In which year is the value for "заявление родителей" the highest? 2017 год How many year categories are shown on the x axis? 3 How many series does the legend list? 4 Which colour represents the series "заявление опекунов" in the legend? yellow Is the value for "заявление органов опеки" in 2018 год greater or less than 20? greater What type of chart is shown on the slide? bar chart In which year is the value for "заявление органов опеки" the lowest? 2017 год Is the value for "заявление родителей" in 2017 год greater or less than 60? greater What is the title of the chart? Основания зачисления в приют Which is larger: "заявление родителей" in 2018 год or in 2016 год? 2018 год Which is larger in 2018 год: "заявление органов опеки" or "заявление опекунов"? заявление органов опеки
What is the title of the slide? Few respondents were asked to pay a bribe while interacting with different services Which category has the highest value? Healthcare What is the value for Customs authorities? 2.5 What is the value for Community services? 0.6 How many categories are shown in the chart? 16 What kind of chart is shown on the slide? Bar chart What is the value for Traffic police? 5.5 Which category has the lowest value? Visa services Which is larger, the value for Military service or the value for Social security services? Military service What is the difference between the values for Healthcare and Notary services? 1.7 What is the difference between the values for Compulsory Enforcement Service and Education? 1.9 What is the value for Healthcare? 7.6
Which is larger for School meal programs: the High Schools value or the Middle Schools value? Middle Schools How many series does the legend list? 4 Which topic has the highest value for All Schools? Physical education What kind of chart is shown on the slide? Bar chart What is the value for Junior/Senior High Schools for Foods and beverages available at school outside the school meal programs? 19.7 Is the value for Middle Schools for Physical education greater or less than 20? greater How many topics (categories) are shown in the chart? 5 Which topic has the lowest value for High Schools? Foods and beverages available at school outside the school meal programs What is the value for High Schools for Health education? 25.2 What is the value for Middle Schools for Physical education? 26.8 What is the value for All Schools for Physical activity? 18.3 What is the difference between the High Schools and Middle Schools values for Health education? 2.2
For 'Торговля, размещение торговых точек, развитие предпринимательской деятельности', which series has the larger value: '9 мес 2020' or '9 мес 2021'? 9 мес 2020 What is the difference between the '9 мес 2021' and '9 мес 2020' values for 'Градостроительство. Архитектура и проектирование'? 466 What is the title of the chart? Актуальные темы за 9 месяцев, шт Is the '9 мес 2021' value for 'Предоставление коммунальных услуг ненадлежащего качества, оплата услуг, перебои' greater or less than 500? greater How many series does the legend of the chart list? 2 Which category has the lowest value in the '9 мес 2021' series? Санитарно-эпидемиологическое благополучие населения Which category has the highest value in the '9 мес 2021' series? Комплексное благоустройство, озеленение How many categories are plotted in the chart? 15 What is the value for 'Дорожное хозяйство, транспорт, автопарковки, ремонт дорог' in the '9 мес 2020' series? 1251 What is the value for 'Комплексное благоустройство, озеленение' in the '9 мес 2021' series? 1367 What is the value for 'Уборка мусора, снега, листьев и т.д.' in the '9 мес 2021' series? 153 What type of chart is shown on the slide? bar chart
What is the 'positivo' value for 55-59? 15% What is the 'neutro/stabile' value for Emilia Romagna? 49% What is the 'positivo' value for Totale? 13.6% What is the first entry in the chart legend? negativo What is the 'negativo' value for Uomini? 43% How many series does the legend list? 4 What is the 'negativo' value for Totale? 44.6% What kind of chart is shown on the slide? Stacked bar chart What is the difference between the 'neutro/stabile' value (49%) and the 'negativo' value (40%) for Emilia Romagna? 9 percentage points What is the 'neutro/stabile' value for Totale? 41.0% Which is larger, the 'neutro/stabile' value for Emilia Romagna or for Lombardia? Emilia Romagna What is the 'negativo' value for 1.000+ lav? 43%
* * *
» Polecenie
Czy możesz przepisać wszystkie wpisy, zamieniając „legend” na „key” i nie zmieniając niczego poza tym?

» Rozwiązanie poniżej
In which year is the value for "заявление родителей" the highest? 2017 год How many year categories are shown on the x axis? 3 How many series does the key list? 4 Which colour represents the series "заявление опекунов" in the key? yellow Is the value for "заявление органов опеки" in 2018 год greater or less than 20? greater What type of chart is shown on the slide? bar chart In which year is the value for "заявление органов опеки" the lowest? 2017 год Is the value for "заявление родителей" in 2017 год greater or less than 60? greater What is the title of the chart? Основания зачисления в приют Which is larger: "заявление родителей" in 2018 год or in 2016 год? 2018 год Which is larger in 2018 год: "заявление органов опеки" or "заявление опекунов"? заявление органов опеки
What is the title of the slide? Few respondents were asked to pay a bribe while interacting with different services Which category has the highest value? Healthcare What is the value for Customs authorities? 2.5 What is the value for Community services? 0.6 How many categories are shown in the chart? 16 What kind of chart is shown on the slide? Bar chart What is the value for Traffic police? 5.5 Which category has the lowest value? Visa services Which is larger, the value for Military service or the value for Social security services? Military service What is the difference between the values for Healthcare and Notary services? 1.7 What is the difference between the values for Compulsory Enforcement Service and Education? 1.9 What is the value for Healthcare? 7.6
Which is larger for School meal programs: the High Schools value or the Middle Schools value? Middle Schools How many series does the key list? 4 Which topic has the highest value for All Schools? Physical education What kind of chart is shown on the slide? Bar chart What is the value for Junior/Senior High Schools for Foods and beverages available at school outside the school meal programs? 19.7 Is the value for Middle Schools for Physical education greater or less than 20? greater How many topics (categories) are shown in the chart? 5 Which topic has the lowest value for High Schools? Foods and beverages available at school outside the school meal programs What is the value for High Schools for Health education? 25.2 What is the value for Middle Schools for Physical education? 26.8 What is the value for All Schools for Physical activity? 18.3 What is the difference between the High Schools and Middle Schools values for Health education? 2.2
For 'Торговля, размещение торговых точек, развитие предпринимательской деятельности', which series has the larger value: '9 мес 2020' or '9 мес 2021'? 9 мес 2020 What is the difference between the '9 мес 2021' and '9 мес 2020' values for 'Градостроительство. Архитектура и проектирование'? 466 What is the title of the chart? Актуальные темы за 9 месяцев, шт Is the '9 мес 2021' value for 'Предоставление коммунальных услуг ненадлежащего качества, оплата услуг, перебои' greater or less than 500? greater How many series does the key of the chart list? 2 Which category has the lowest value in the '9 мес 2021' series? Санитарно-эпидемиологическое благополучие населения Which category has the highest value in the '9 мес 2021' series? Комплексное благоустройство, озеленение How many categories are plotted in the chart? 15 What is the value for 'Дорожное хозяйство, транспорт, автопарковки, ремонт дорог' in the '9 мес 2020' series? 1251 What is the value for 'Комплексное благоустройство, озеленение' in the '9 мес 2021' series? 1367 What is the value for 'Уборка мусора, снега, листьев и т.д.' in the '9 мес 2021' series? 153 What type of chart is shown on the slide? bar chart
What is the 'positivo' value for 55-59? 15% What is the 'neutro/stabile' value for Emilia Romagna? 49% What is the 'positivo' value for Totale? 13.6% What is the first entry in the chart key? negativo What is the 'negativo' value for Uomini? 43% How many series does the key list? 4 What is the 'negativo' value for Totale? 44.6% What kind of chart is shown on the slide? Stacked bar chart What is the difference between the 'neutro/stabile' value (49%) and the 'negativo' value (40%) for Emilia Romagna? 9 percentage points What is the 'neutro/stabile' value for Totale? 41.0% Which is larger, the 'neutro/stabile' value for Emilia Romagna or for Lombardia? Emilia Romagna What is the 'negativo' value for 1.000+ lav? 43%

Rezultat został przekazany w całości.